„Mit denen kann man´s ja machen“ müssen sich die Urgesteine der Hamburger Schule gedacht haben, als sie spontan entschieden, statt der „Nie Wieder Krieg“-Tour heute testweise das erste Konzert der „Berlin Years“-Tournee abzuhalten. „Mit uns kann man´s ja machen“ dürfte sich die kultivierte Crowd gedacht haben, denn bis auf ein paar „Ja, ist mir auch aufgefallen, aber macht ja nichts“ ist der spontane Klangtapetenwechsel spurlos an allen vorbeigegangen. Das ist aber auch dem Zauber des Parks der Gärten zu verdanken, der mit seinem geschwungenen Konzertsegel, umgeben von schönen Grünanlagen einfach jede aufkommende Unzufriedenheit verpuffen lässt.
Die Menschen fühlen sich bereits lang vor Konzertbeginn wie die Made im Speck, sitzen im Gras und lassen sich die Sonne auf den Pelz scheinen. Entsprechend wohlwollend wird der Support des Abends „Nichtseattle“ aufgenommen.
Die Berlinerin Katharina Kollmann und ihre MitmusikerInnen kommen ohne Schlagzeug, sehr leise, verletzlich und gefühlvoll daher, und erst nach 3 sehr langen Songs schwillt das dezente Rauschen derer an, die sich doch nicht voll und ganz auf dieses dahingehauchte Kleinod der Poesie zu konzentrieren können und vielleicht nicht mal merken, dass man sie quatschen hören kann.
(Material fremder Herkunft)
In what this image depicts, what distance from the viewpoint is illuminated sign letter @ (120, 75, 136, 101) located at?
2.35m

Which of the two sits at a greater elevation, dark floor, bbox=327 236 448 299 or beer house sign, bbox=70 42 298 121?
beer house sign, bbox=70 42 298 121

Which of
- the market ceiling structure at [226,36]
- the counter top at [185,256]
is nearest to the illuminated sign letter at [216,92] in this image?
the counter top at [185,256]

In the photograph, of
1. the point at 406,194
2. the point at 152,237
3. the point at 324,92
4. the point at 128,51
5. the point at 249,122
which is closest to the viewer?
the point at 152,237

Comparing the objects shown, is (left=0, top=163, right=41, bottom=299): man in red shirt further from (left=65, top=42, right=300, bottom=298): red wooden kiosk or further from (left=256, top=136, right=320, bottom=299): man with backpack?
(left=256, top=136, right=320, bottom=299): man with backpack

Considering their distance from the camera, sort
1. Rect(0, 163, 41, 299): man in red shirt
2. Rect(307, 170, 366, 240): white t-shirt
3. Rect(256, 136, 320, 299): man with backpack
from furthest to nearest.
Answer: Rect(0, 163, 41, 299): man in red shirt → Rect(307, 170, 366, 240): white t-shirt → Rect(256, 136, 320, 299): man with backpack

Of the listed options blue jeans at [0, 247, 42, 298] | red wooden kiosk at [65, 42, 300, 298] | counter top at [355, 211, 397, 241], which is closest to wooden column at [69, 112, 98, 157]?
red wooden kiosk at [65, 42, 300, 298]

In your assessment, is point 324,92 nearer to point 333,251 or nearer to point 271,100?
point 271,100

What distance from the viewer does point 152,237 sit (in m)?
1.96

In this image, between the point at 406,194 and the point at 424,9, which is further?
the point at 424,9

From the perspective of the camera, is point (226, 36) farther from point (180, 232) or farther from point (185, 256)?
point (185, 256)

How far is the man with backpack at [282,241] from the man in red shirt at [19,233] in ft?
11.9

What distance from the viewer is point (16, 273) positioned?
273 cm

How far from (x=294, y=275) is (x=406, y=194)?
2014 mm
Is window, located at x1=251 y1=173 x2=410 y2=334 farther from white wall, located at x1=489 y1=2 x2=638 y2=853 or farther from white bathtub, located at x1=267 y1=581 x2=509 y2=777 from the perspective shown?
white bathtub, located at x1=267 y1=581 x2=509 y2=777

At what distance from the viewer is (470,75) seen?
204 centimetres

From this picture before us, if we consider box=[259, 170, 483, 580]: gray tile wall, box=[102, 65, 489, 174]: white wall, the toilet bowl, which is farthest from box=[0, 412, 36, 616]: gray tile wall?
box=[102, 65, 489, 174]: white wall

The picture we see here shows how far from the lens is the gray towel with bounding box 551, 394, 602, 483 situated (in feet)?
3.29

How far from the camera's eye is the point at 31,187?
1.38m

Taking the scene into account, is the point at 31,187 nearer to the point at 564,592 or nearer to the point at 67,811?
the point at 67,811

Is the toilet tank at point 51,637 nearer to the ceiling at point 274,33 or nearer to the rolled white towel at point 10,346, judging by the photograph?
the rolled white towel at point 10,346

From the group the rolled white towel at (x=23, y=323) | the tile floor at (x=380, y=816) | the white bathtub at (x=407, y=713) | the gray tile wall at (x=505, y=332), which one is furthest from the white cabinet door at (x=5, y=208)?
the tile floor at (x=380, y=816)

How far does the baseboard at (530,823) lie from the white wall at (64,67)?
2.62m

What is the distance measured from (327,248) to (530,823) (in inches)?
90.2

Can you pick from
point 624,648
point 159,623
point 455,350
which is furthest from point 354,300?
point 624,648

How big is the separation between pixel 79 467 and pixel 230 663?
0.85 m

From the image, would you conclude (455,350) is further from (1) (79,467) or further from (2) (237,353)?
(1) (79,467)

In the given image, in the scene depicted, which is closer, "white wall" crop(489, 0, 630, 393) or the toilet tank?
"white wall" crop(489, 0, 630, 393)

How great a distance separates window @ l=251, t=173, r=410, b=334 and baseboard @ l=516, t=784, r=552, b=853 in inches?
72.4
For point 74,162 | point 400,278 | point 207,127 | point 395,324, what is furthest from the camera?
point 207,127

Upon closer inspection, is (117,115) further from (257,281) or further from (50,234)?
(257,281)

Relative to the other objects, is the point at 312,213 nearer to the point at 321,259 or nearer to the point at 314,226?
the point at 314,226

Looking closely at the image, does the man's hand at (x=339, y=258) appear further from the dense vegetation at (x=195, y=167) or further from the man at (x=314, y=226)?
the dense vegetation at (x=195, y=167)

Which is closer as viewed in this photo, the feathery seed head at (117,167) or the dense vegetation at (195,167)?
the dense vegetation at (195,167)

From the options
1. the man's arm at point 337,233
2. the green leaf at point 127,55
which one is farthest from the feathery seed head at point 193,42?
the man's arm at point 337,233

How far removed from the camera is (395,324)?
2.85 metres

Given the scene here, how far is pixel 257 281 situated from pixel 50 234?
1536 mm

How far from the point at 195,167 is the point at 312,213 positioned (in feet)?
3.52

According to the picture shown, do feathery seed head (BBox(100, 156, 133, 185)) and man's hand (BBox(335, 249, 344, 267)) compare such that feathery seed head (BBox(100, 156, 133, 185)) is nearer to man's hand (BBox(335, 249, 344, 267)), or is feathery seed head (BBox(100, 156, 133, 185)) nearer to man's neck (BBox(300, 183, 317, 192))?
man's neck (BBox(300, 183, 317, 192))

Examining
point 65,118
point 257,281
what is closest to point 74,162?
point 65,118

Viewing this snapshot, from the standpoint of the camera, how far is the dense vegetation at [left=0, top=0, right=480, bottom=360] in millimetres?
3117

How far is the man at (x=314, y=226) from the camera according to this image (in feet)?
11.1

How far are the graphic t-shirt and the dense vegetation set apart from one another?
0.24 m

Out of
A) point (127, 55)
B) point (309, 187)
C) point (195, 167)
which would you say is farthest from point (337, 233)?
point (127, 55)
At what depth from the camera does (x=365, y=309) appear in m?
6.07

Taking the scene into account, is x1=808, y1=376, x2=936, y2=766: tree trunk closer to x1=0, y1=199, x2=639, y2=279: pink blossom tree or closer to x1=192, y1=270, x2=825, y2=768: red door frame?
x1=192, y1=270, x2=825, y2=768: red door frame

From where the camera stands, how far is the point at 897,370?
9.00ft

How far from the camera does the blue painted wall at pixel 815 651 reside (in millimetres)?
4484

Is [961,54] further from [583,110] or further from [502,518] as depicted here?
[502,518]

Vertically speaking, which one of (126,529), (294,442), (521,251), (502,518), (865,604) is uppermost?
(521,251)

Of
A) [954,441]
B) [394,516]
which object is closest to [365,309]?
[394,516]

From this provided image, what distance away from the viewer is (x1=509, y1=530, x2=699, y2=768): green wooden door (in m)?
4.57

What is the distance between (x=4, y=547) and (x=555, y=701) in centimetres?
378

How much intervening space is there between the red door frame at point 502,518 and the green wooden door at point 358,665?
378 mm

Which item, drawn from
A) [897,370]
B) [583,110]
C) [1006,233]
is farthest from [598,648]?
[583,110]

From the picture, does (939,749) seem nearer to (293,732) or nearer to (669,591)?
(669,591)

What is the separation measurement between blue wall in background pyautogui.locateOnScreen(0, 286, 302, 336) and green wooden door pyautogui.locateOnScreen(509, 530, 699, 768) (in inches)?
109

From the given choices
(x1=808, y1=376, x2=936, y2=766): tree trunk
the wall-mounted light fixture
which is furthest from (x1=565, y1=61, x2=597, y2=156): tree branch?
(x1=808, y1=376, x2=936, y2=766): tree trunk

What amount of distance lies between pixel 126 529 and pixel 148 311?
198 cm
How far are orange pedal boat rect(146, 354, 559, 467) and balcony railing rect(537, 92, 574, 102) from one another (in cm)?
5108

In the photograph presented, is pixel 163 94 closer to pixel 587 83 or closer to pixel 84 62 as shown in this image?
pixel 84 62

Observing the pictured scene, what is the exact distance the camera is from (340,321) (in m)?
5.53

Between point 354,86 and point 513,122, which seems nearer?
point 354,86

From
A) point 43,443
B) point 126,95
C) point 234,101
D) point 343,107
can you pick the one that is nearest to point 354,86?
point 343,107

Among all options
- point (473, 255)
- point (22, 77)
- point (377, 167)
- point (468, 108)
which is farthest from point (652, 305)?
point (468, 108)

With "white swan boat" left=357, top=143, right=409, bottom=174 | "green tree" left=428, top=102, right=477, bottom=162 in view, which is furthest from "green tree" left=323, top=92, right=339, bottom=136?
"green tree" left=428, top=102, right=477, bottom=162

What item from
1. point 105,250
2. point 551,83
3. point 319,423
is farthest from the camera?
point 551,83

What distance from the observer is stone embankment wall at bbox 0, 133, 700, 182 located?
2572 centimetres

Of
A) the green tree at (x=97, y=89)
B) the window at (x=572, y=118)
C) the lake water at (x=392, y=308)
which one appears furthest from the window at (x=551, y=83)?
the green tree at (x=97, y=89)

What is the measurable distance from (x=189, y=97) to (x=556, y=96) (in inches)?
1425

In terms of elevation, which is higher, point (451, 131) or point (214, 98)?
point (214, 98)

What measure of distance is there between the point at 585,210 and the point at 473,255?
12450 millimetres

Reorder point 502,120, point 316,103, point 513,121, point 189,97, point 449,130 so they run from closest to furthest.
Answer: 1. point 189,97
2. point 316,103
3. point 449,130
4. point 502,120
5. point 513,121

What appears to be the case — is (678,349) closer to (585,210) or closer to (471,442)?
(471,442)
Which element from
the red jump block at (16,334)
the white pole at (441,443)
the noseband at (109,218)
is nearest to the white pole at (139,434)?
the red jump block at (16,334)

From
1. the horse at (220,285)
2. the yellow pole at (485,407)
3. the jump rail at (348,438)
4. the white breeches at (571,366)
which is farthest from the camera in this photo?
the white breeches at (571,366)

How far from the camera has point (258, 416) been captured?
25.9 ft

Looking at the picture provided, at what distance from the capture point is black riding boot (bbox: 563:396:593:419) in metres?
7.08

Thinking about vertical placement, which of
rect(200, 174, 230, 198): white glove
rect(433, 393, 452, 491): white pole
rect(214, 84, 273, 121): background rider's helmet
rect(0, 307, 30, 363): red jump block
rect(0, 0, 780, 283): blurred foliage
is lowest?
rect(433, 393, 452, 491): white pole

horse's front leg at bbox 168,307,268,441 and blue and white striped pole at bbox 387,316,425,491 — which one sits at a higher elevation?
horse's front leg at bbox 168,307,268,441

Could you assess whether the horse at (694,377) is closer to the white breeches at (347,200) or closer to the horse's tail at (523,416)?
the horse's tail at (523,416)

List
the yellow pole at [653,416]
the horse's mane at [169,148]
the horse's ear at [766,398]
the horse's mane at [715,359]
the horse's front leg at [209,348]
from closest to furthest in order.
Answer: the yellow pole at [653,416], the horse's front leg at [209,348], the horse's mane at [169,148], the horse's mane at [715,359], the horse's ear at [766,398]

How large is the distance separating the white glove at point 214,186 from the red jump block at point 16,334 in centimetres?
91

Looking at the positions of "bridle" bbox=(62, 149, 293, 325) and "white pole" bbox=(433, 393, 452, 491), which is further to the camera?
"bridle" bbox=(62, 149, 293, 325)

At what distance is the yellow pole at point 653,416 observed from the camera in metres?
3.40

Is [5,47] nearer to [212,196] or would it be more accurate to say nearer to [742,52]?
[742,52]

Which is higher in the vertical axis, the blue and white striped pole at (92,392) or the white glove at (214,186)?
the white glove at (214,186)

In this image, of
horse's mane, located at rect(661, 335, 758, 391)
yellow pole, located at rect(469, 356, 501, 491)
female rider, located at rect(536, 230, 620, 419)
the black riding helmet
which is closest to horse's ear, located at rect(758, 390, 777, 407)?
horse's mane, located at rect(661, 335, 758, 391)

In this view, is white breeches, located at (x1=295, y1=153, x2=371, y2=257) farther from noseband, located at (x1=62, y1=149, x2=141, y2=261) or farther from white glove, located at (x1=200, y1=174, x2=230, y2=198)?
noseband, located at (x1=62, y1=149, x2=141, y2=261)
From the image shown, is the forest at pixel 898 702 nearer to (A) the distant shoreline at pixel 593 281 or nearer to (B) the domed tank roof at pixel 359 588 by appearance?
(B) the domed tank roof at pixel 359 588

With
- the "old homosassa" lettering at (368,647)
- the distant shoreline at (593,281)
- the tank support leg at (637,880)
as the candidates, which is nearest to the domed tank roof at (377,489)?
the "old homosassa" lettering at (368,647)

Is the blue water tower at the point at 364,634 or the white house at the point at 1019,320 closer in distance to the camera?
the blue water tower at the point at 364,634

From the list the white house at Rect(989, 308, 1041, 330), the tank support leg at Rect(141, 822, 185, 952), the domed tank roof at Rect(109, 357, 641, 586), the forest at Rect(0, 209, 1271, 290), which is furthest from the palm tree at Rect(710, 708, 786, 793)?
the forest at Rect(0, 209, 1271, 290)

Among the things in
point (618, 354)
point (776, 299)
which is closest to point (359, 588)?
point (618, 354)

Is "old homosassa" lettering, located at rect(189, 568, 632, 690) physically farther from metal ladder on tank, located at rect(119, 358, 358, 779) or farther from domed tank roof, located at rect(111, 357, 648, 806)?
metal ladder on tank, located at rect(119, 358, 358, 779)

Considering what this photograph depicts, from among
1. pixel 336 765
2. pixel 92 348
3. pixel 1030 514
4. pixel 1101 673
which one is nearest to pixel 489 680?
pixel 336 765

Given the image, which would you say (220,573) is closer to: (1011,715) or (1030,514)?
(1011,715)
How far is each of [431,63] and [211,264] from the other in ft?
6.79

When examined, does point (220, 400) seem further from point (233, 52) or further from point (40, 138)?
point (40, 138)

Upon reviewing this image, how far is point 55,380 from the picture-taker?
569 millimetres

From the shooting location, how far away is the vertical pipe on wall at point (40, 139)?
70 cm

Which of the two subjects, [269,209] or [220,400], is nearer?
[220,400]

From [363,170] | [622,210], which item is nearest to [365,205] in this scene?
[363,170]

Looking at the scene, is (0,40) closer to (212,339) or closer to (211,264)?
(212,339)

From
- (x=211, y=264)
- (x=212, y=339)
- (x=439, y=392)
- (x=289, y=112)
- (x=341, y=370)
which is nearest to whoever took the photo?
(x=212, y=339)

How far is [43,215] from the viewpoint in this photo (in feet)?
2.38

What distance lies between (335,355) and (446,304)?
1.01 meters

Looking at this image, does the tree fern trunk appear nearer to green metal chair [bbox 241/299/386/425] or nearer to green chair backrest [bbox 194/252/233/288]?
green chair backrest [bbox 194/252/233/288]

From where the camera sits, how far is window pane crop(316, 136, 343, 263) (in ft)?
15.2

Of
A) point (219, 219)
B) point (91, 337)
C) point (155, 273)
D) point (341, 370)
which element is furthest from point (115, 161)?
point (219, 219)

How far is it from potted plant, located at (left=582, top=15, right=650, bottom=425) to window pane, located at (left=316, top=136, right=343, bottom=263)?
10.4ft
Die ersten Reihen können sich dem Zauber jedoch überhaupt nicht entziehen und auch die eine oder andere Träne dürfte verdrückt worden sein.
Irgendwas war immer schon
Ich glaub a priori da
Wütet, wehrt sich blutig
Krümmt sich, entschuldigt sich schon seit Jahren
In der Wartezeit zwischen den Bands erkunden die im Herzen jungen Tocotronic-Fans noch ein wenig die Umgebung mit ihren vielen kreativen Sitzgelegenheiten und der mittlerweile aktiven „Illumination“, die den Park ab Sonnenuntergang durch viele Lichtspiele in allen Farben leuchten lässt. „Wie schön ist das denn hier bitte!?!“ ruft auch Frontmann Dirk v. Lowtzow, als die „Tocs“ die Bühne traditionell zu Prokofievs „Rittertanz“ in Besitz nehmen. Garnicht so einfach, wenn man 3 verschiedene Programme abwechselnd spielt. Die „Hamburg Years“-Tour mit Songs von 1993-2003 läuft schon länger, die „Nie Wieder Krieg“-Tour seit kurzem und die „Berlin Years“-Tour mit Songs von 2004 bis heute läuft demnächst an.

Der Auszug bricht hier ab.